With the amount of time users are spending on social media each day (a daily average of 135 minutes, according to 2017 figures), there’s no question that these platforms are now a vital component of the marketing mix.
But just because we all use social doesn’t mean we’re all great at using it to our advantage. Succeeding on social isn’t as easy as simply posting a pretty picture on Instagram or boosting some video content on the first platform you can find with a low CPV.
The truth is that like any channel, social requires strategy and planning. It can be hard to know where to start, so here are four tips to help give your social campaigns the best chance at success:
1. Define your KPIs
One of the challenges we face most often in social is the perception and expectation that it’s some kind of magic bullet, able to create brand awareness while driving cheap traffic and engagement, all while converting at an efficient CPL.
Yes, social can do all of those things, but not all at once – and not all with the same creative. Different stages of the customer journey will require different creative, different buying and optimisation methods and different audiences, so have a plan and understand what each stage of that plan is delivering.

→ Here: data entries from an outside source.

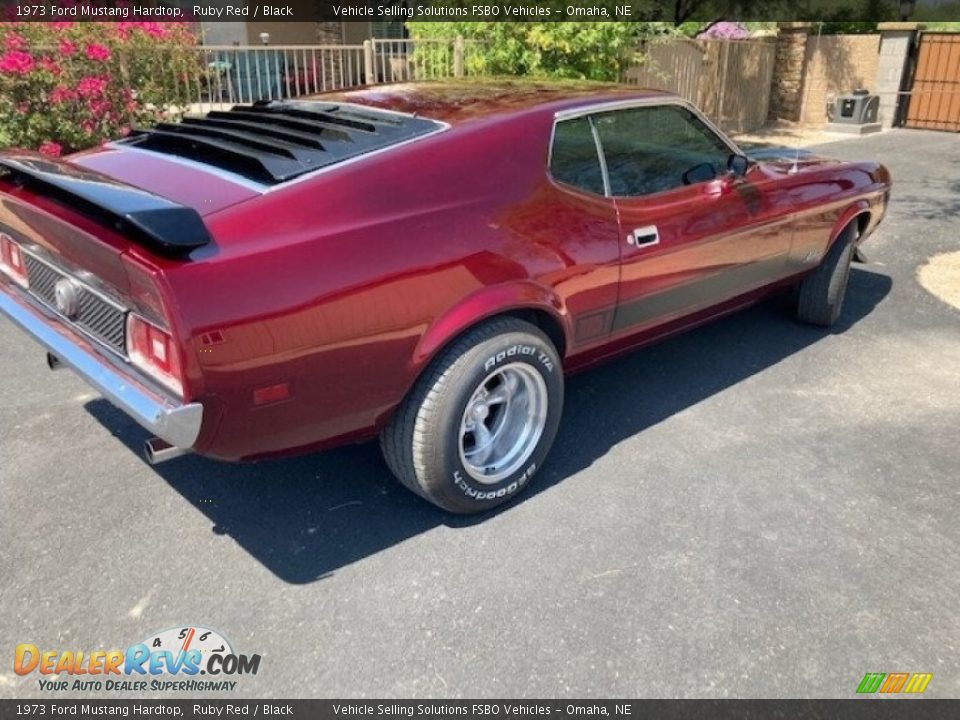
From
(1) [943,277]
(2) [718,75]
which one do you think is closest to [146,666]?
(1) [943,277]

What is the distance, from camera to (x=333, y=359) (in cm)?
257

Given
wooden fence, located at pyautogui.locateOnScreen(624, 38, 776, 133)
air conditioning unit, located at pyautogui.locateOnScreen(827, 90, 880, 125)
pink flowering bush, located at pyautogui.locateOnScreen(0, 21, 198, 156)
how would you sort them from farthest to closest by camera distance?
air conditioning unit, located at pyautogui.locateOnScreen(827, 90, 880, 125)
wooden fence, located at pyautogui.locateOnScreen(624, 38, 776, 133)
pink flowering bush, located at pyautogui.locateOnScreen(0, 21, 198, 156)

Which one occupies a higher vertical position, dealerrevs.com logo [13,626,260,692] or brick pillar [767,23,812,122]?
brick pillar [767,23,812,122]

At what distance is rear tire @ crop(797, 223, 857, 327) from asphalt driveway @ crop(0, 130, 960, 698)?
0.80 m

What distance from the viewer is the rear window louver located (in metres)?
2.79

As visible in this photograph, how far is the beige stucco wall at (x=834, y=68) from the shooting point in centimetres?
1561

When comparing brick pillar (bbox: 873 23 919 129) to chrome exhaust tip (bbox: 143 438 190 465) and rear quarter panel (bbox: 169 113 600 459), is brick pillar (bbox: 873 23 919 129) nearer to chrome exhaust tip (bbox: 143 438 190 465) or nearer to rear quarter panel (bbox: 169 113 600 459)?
rear quarter panel (bbox: 169 113 600 459)

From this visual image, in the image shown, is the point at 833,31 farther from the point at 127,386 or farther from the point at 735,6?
the point at 127,386

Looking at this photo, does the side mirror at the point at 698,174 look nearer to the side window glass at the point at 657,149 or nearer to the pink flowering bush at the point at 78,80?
the side window glass at the point at 657,149

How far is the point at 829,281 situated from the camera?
4.92m

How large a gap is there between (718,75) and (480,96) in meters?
11.9

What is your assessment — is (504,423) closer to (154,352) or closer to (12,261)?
(154,352)

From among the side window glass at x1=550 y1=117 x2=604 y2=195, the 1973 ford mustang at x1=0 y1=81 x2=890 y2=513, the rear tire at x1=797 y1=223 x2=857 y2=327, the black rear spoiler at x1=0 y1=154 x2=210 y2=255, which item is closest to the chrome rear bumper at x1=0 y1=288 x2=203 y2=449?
the 1973 ford mustang at x1=0 y1=81 x2=890 y2=513
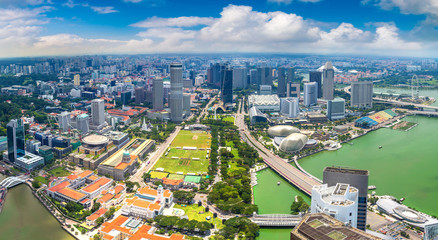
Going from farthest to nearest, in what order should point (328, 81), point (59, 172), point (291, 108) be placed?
1. point (328, 81)
2. point (291, 108)
3. point (59, 172)

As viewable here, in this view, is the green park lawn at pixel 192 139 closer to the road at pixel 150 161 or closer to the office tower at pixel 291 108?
the road at pixel 150 161

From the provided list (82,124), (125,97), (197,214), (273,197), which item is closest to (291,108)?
(273,197)

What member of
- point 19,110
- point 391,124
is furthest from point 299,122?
point 19,110

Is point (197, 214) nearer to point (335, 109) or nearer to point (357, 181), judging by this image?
point (357, 181)

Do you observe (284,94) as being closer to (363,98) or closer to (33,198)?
(363,98)

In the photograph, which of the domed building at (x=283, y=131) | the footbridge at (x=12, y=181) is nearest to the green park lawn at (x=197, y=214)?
the footbridge at (x=12, y=181)

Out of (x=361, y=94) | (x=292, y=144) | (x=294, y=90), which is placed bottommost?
(x=292, y=144)
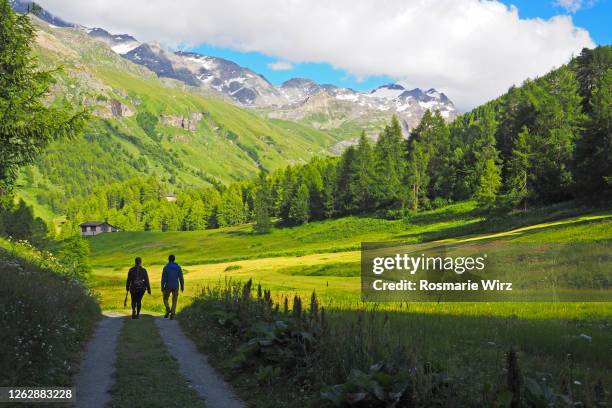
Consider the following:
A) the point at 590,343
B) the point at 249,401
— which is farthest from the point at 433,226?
the point at 249,401

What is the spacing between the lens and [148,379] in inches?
401

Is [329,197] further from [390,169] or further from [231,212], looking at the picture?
[231,212]

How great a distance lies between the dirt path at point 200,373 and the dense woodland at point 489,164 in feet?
167

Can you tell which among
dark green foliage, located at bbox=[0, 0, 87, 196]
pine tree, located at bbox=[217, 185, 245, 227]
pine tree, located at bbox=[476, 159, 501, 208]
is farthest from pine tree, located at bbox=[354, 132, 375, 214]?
dark green foliage, located at bbox=[0, 0, 87, 196]

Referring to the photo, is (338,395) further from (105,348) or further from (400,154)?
(400,154)

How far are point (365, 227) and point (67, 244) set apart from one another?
5624cm

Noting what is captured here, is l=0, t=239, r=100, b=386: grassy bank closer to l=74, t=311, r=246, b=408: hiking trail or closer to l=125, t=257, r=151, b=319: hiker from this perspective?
l=74, t=311, r=246, b=408: hiking trail

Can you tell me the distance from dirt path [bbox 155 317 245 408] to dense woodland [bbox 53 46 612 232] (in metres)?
50.8

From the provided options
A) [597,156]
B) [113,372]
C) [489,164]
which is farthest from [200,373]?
[489,164]

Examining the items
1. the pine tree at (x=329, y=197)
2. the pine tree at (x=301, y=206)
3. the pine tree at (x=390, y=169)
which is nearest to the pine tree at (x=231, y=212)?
the pine tree at (x=301, y=206)

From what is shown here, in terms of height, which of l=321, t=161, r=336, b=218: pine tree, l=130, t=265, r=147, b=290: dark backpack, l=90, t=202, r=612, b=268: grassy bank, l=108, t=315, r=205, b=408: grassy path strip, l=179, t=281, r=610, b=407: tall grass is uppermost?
l=321, t=161, r=336, b=218: pine tree

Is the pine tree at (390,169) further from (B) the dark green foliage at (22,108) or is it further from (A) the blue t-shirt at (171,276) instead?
(B) the dark green foliage at (22,108)

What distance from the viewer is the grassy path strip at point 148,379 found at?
8.79m

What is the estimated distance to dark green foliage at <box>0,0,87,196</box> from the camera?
19.2 meters
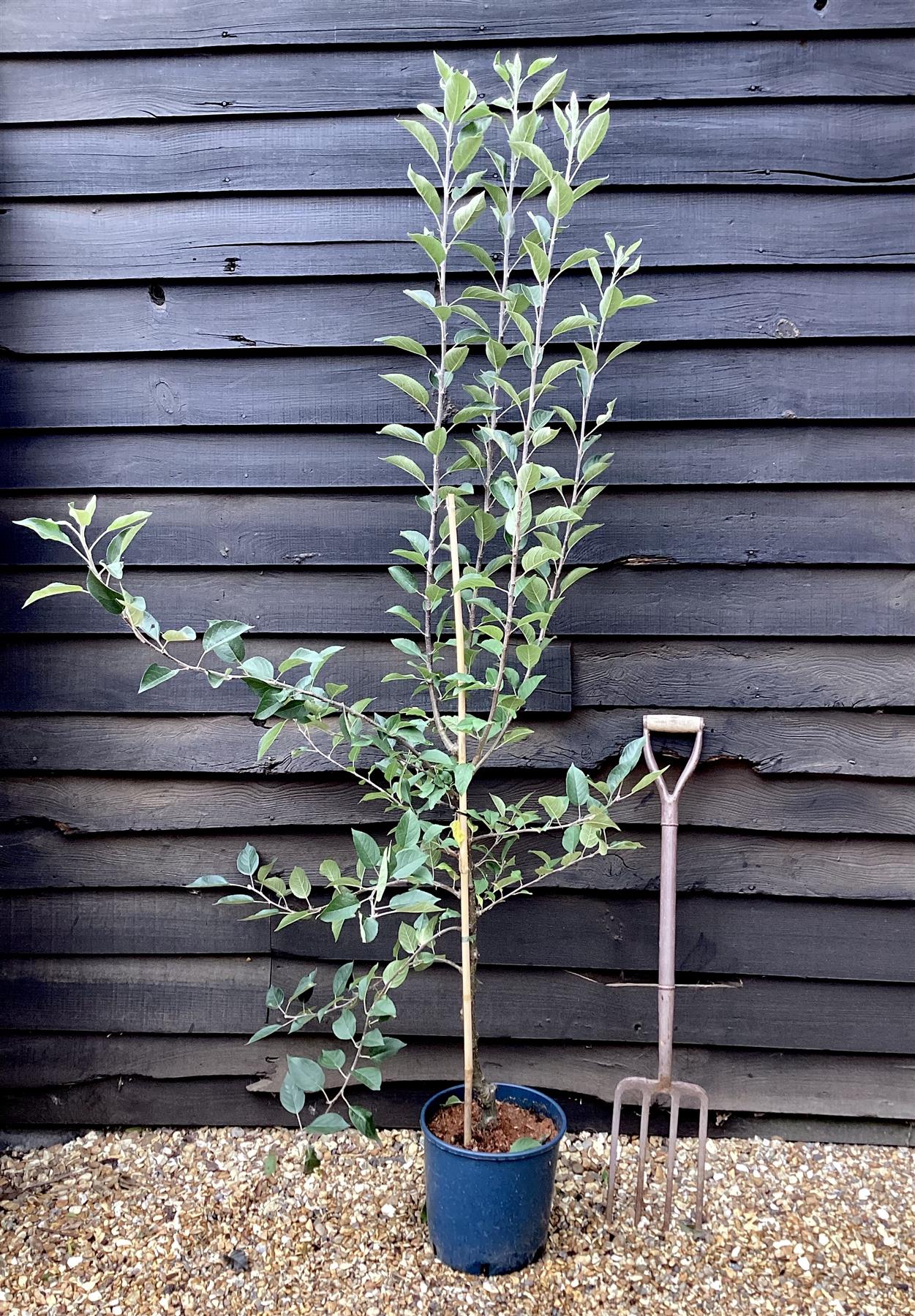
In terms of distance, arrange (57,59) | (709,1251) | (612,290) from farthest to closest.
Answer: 1. (57,59)
2. (709,1251)
3. (612,290)

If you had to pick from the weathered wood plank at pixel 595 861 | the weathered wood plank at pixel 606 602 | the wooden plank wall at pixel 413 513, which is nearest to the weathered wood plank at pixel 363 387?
the wooden plank wall at pixel 413 513

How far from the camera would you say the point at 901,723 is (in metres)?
1.65

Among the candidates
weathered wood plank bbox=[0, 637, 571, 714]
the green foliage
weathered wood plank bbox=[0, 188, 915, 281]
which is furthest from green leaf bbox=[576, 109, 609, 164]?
weathered wood plank bbox=[0, 637, 571, 714]

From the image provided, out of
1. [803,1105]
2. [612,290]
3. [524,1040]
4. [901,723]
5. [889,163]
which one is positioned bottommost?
[803,1105]

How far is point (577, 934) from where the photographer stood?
1691 mm

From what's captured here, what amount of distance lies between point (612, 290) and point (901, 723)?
1.02 meters

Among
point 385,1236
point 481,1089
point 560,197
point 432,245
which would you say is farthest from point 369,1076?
point 560,197

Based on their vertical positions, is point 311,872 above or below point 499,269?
below

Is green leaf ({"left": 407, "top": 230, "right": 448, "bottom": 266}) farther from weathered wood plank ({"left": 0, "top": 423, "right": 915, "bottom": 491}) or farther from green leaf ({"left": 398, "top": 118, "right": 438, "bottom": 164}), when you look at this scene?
weathered wood plank ({"left": 0, "top": 423, "right": 915, "bottom": 491})

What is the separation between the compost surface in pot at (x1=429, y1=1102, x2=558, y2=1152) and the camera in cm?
137

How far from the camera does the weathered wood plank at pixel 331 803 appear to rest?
1659 millimetres

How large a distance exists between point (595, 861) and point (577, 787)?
430mm

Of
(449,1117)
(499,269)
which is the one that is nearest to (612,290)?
(499,269)

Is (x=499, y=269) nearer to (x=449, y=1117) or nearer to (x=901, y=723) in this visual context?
(x=901, y=723)
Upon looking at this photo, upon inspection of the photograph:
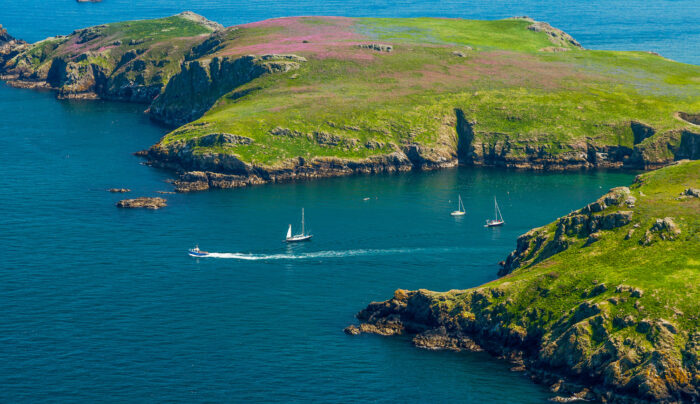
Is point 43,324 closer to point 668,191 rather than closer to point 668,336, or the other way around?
point 668,336

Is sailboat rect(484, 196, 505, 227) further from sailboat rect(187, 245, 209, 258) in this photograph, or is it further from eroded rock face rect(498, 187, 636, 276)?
sailboat rect(187, 245, 209, 258)

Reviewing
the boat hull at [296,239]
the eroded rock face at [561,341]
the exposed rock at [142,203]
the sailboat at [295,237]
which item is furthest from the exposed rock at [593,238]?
the exposed rock at [142,203]

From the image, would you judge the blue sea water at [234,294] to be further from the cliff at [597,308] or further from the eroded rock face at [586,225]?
the eroded rock face at [586,225]

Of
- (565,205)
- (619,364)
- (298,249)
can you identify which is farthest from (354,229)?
(619,364)

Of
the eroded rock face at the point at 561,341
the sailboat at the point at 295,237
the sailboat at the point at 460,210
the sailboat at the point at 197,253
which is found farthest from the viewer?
the sailboat at the point at 460,210

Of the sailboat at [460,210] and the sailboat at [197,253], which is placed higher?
the sailboat at [460,210]

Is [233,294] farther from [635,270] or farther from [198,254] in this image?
[635,270]
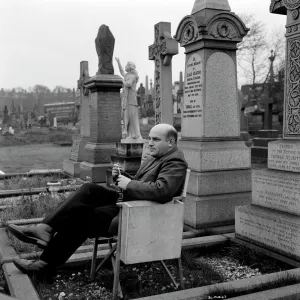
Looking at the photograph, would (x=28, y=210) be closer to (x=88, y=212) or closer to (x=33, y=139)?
(x=88, y=212)

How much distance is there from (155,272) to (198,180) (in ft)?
6.04

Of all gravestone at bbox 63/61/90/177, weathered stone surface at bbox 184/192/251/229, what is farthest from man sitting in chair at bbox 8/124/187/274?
gravestone at bbox 63/61/90/177

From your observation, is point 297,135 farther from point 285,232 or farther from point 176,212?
point 176,212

Only then can you start to even think about what content you want to use – whether it’s a video for awareness, a carousel for product sales, or a Canvas for unpacking a narrative – and at what stage you want to use it. (Oh and by the way, don’t be intimidated by Canvas… it’s just a lot of different ad units stuck together.)
2. Know your audience
Data is everywhere these days, especially on social. Everyone wants it and everyone collects it, but not everyone knows how to put it to use. Audience data is the most powerful by-product of social media, and yet marketers only make use of about 1% of the 1st party data they could be using.
When planning a social campaign, knowing how to harness this data is the key to understanding how your audience interacts with you as a brand. You need to define what audience you want to appeal to, and at what stage of the campaign.
For example, in a standard social campaign with the three classic stages (awareness, consideration and action), a great way to achieve awareness while keeping it relevant to your audience is to use lookalike audiences. Rather than the basic “I know my customers like business tips, so I’ll target people who like business tips”, you can instead use the platform to look for users who are similar to your customers using hundreds of correlating signals above and beyond just “Interest – Business”.
Further down the funnel we have consideration, when you want to re-engage those who you’ve already made aware of your brand. The best way to do this is by defining and collecting buckets of people who have engaged with your content: people who have liked your page, people who watched your video for more than 7 seconds, people who engaged with your Canvas, and so on. Hit them again with your content, but give them something more. Remember, every additional interaction is another data point.
Your final audience is those we know are engaged with your brand: your own customers, or those who have been on your site. This is the low-hanging fruit that we can re-target with a simple “Remember these shoes you wanted to buy?” message. Again, different audiences for different outcomes.
3. Pick your platform
If you know who your audience are, you should be able to work out where to find them.
Facebook is the platform which comes first to people’s minds when you say “Social”, and for good reason. It allows us to very easily advertise on Facebook, Instagram and Messenger all at the same time, so you can work out using actual data which one of these platforms is best for your campaign and objectives.
But Facebook isn’t the only platform out there, and it might not be the right one for your campaign. For example, a study by the American Press Institute showed that 74% of US citizens who use Twitter for news do so daily. So if you have something actually newsworthy to get out there, do it on Twitter.
Think about what platforms your audience regularly use and what they use it for. Recent stats show that 92% of B2B marketers leverage LinkedIn over all other social platforms, including Facebook. Different platforms serve different purposes – so don’t think you have to be on all of them to succeed!
4. Don’t be boring
This is probably the most important point of all but, it’s also probably the most ignored. The creative process is a difficult one and unfortunately, it’s not always done well. As a client, be critical. Would you engage with this content? Would you watch that video to completion?
We all use social platforms every day. Think about how many ads you scrolled past on your way to work this morning alone, and you’ll get an idea of how important it is to be able cut through the noise.
Another thing to remember is that ideas and media channels aren’t one-size-fits-all. Just because something works well on TV doesn’t mean it’ll translate to Instagram. This is why as a client you should encourage your performance, media and creative agencies to work together to align your creative to your audiences and the channels where they’ll be seeing it, right from the start. Someone has a great idea? Brilliant. But how will it work on social? How can we get the most out of it and what outcomes will it drive?
This brings us back to the beginning: your idea will inform your KPI, your audience and your platform. And all four elements, if well thought out, will add up to a successful social campaign.
But even if you don’t have all four, please, just don’t be boring.